Polecenia —
1. Oceń, czy stwierdzenia (a), (b) i (c) są zgodne z tekstem do czytania. Przy każdym odpowiedz „tak” lub „nie” i przytocz dosłownie rozstrzygające słowa tekstu. (a) W tekście pada informacja o rozmiarze 40. (b) Wiadomość wysłano w sierpniu 2006 roku. (c) Charakter polski i disco-polowy uznano w tekście za to samo.
2. Przetłumacz na język angielski zdanie z tekstu do czytania: „Bo to są dwie różne rzeczy.”

━━━━━ Tekst do czytania

Data: 2006-07-18 13:21:43
Temat: Re: bycie świadkiem na ślubie - czy koniecznie długa kieca?
Od: "Dominik Jan Domin" <d...@p...onet.pl>
Pokaż wszystkie nagłówki
Użytkownik "Hania " <v...@N...gazeta.pl> napisał w wiadomości
news:e9ik1g$818$1@inews.gazeta.pl...
> Dominik Jan Domin <d...@p...onet.pl> napisał(a):
>
>> > Poza tym jestem wysoka, rozm. 40 też
>> > nie świadczy o kosciach kruszynki, w sukniach długich czuje sie po
>> > prostu
>> > duża.
>>
>> A czy to źle?
>
> a Pat i Pataszon coś Ci mówi? ;-))) Właśnie tak nie chciałabym wyglądać
> przy
> PM
>
>> Polski charakter czy disco-polowy? Bo to są dwie różne rzeczy. Tak samo,
> jak
>> inna rzeczą od tego jest charakter czysto ludowy.

━━━━━━━━━━
━━━━━ Rekordy danych

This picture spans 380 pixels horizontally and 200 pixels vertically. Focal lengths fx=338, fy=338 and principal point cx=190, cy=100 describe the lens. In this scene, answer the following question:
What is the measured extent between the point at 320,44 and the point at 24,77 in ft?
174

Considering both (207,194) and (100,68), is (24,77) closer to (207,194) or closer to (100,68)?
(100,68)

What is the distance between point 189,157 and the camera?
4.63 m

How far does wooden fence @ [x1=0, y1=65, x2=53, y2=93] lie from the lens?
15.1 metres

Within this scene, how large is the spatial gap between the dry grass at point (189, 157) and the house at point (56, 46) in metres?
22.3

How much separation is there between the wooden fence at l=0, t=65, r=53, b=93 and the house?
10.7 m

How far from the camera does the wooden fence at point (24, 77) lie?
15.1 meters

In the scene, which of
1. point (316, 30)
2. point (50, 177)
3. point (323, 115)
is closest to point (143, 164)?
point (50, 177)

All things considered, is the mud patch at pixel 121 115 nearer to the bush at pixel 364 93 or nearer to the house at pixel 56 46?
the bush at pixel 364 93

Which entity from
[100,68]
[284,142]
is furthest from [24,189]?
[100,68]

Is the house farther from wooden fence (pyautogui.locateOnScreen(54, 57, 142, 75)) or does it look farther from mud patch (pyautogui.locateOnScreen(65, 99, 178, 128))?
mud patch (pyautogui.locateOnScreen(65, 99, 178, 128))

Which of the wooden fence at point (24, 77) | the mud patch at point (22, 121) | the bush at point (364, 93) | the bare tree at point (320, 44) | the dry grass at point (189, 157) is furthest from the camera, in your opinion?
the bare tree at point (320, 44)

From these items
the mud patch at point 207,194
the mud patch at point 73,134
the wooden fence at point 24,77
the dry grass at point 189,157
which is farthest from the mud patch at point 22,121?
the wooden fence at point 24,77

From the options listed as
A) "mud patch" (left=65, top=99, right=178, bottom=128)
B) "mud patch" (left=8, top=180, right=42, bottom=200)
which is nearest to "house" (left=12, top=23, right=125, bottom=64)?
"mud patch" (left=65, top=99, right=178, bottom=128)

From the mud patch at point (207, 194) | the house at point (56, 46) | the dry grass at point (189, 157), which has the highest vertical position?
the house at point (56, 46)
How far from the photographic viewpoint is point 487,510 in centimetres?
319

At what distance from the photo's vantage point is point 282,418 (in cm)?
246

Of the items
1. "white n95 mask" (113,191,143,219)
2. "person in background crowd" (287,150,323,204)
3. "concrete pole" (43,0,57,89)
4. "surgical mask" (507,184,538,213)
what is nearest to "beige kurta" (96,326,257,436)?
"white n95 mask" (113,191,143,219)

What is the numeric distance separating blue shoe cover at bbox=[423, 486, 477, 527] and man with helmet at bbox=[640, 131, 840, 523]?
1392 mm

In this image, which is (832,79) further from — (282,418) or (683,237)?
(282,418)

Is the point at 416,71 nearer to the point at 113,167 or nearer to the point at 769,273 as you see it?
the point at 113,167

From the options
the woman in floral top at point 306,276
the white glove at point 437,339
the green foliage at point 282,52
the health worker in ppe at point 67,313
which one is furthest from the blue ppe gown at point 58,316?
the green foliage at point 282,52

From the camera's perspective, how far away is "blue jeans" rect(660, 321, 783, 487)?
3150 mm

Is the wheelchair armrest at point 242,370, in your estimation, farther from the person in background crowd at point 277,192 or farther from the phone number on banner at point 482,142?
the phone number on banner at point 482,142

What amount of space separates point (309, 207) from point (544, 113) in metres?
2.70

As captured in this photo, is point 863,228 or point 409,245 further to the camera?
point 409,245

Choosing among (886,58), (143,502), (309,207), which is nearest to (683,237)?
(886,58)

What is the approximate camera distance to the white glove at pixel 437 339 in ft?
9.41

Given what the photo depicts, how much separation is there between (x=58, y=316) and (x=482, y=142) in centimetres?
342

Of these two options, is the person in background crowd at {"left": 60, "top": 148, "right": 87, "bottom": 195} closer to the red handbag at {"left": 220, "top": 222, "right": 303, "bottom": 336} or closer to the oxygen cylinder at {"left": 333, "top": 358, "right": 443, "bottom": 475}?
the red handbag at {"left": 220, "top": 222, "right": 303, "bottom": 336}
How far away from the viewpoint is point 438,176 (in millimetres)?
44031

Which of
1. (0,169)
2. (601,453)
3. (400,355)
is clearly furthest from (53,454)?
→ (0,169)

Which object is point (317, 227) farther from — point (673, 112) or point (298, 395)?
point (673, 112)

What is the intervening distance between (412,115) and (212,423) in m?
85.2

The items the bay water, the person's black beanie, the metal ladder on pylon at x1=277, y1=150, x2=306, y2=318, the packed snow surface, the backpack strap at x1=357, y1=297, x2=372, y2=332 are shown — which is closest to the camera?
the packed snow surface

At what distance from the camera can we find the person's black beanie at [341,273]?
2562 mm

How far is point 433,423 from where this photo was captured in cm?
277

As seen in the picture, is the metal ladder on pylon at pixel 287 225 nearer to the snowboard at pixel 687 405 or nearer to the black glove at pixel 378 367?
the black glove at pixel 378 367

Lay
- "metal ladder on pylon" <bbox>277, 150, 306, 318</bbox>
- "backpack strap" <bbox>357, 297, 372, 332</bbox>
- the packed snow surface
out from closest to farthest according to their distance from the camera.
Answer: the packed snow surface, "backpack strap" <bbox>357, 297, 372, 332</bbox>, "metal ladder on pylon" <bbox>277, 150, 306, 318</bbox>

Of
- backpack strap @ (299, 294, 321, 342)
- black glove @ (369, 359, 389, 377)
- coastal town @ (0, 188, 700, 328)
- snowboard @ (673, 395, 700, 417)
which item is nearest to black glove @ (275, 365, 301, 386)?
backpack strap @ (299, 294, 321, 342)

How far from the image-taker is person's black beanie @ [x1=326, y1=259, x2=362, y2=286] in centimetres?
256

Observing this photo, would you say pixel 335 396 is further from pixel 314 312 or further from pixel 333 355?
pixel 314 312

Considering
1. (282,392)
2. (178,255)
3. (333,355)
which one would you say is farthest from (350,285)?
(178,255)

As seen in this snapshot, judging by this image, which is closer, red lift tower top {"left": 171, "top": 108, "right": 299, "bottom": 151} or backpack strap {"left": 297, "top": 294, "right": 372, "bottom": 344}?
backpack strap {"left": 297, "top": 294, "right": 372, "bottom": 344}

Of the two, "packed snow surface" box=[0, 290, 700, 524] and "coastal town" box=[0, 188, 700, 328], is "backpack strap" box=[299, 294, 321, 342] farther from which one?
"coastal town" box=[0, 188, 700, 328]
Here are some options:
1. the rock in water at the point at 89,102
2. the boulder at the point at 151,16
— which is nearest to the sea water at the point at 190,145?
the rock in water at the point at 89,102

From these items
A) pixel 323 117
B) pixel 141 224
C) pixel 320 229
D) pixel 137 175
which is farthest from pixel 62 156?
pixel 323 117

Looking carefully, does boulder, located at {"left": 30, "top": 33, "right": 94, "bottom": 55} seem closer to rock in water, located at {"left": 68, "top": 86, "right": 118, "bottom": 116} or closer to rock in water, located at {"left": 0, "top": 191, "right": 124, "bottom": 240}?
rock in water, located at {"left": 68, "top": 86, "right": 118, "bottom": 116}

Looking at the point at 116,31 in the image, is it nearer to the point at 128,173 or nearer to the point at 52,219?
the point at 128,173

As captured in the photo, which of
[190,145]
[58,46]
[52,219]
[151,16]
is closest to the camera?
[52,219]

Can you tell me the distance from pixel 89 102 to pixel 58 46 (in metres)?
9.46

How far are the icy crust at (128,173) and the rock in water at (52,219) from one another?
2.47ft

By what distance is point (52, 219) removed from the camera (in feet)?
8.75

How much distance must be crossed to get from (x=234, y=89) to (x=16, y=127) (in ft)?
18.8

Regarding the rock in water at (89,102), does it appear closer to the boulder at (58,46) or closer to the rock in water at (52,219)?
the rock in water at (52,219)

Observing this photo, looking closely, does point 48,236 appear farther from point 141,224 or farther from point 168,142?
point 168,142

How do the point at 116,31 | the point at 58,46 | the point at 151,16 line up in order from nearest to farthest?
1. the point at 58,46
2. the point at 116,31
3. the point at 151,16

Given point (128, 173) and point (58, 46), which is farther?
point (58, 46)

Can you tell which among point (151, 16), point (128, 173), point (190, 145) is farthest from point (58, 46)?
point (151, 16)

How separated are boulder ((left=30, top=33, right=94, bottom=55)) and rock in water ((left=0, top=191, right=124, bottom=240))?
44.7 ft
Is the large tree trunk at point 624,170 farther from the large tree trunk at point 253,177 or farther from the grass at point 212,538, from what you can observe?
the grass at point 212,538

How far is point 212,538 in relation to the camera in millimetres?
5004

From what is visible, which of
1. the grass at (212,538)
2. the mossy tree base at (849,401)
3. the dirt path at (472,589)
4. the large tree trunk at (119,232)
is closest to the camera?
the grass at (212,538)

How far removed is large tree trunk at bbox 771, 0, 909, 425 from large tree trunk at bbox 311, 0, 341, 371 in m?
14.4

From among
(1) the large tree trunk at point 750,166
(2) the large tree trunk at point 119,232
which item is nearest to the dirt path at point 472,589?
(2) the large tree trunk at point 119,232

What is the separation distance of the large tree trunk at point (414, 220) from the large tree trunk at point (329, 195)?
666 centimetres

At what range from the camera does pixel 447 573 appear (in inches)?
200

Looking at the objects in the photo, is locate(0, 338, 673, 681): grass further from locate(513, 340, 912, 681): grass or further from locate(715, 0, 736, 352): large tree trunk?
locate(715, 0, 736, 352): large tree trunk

━━━━━━━━━━

Odpowiedzi —
1.
(a) tak: „rozm. 40”
(b) nie: „2006-07-18 13:21:43”
(c) nie: „Bo to są dwie różne rzeczy.”

2. Because these are two different things.